Whether the Federal Reserve raises interest rates in September or December is turning out to be almost irrelevant for emerging-market currencies and those from nations that export minerals to China.
Rather than being dominated by prospects for U.S. policy, they’re falling as commodity values collapse. South Africa’s rand dropped to a 13 1/2-year low against the dollar, even after minutes of the Fed’s July meeting prompted traders to pare bets on a rate increase next month. Kazakhstan’s tenge plunged a record 23 percent after the country relinquished control of its exchange rate.
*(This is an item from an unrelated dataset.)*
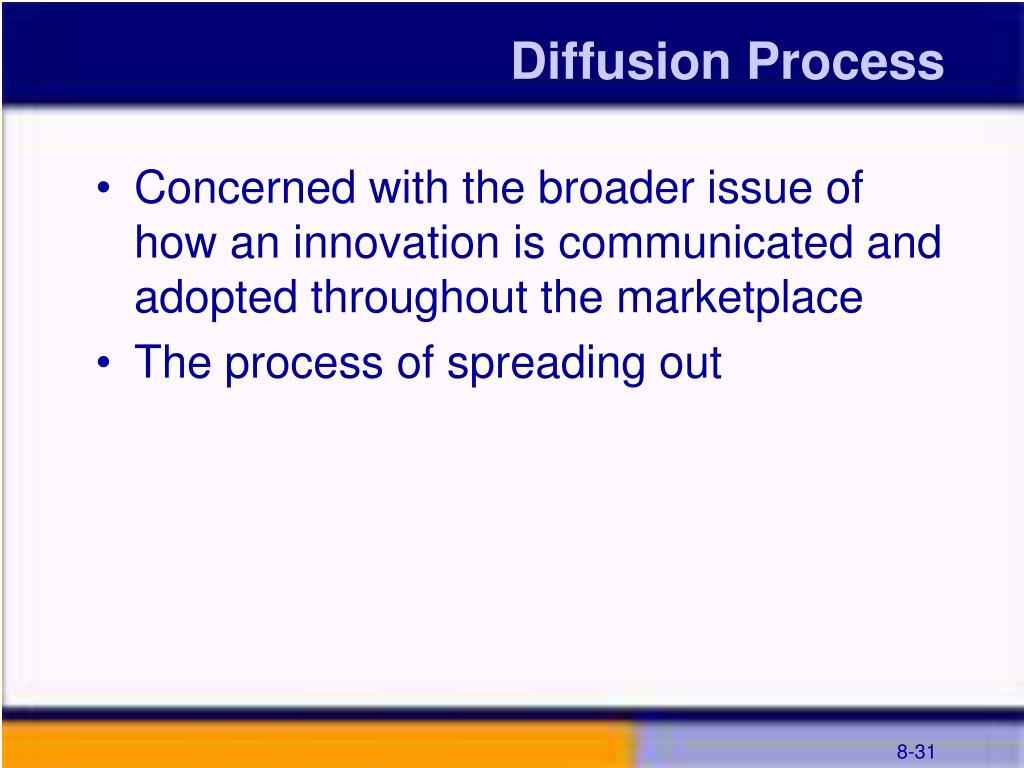 Diffusion Process

• Concerned with the broader issue of how an innovation is communicated and adopted throughout the marketplace
• The process of spreading out

8-31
“The moves in EM are getting pretty wild,” said Peter Rosenstreich, chief market strategist at Swissquote Bank SA in Gland, Switzerland. “There’s probably not a big difference between September and December — it would psychologically change the game if they pushed it out to 2016.”
The rand slipped 0.6 percent to 12.9708 per dollar as of 10:54 a.m. London time, after weakening through 13 for the first time since 2001. The Aussie dropped 0.6 percent, the most in more than a week, to 73.01 U.S. cents.
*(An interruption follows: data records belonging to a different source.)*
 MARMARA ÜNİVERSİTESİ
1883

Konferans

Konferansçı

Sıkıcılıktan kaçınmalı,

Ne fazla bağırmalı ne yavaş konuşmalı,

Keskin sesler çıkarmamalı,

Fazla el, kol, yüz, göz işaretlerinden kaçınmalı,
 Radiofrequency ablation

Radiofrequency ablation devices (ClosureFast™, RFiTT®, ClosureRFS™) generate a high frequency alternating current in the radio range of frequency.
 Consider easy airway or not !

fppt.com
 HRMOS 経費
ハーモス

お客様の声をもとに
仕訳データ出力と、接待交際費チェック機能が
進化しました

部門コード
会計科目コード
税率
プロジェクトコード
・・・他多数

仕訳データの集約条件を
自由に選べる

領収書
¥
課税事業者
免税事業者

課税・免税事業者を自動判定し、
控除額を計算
The euro climbed 0.3 percent to $1.1157, adding to Wednesday’s 0.9 percent gain, while the yen was little changed at 123.83 to the dollar, compared with a 13-year low of 125.86 reached June 5.
Traders reduced odds on a September rate increase by the Fed to less than 40 percent. Futures show a 66 percent chance the U.S. central bank will act in December.
Minutes of its last policy meeting published Wednesday showed most officials didn’t consider that the conditions for the first rate increase in nine years had been reached. Still, participants said conditions “were approaching that point” where the world’s largest economy could sustain a slight increase in borrowing costs.
Emerging-market currencies around the world are meanwhile plunging in line with commodities. Kazakhstan, central Asia’s biggest crude exporter, moved to a free float on Thursday, a day after Vietnam marked down the dong for the third time this year.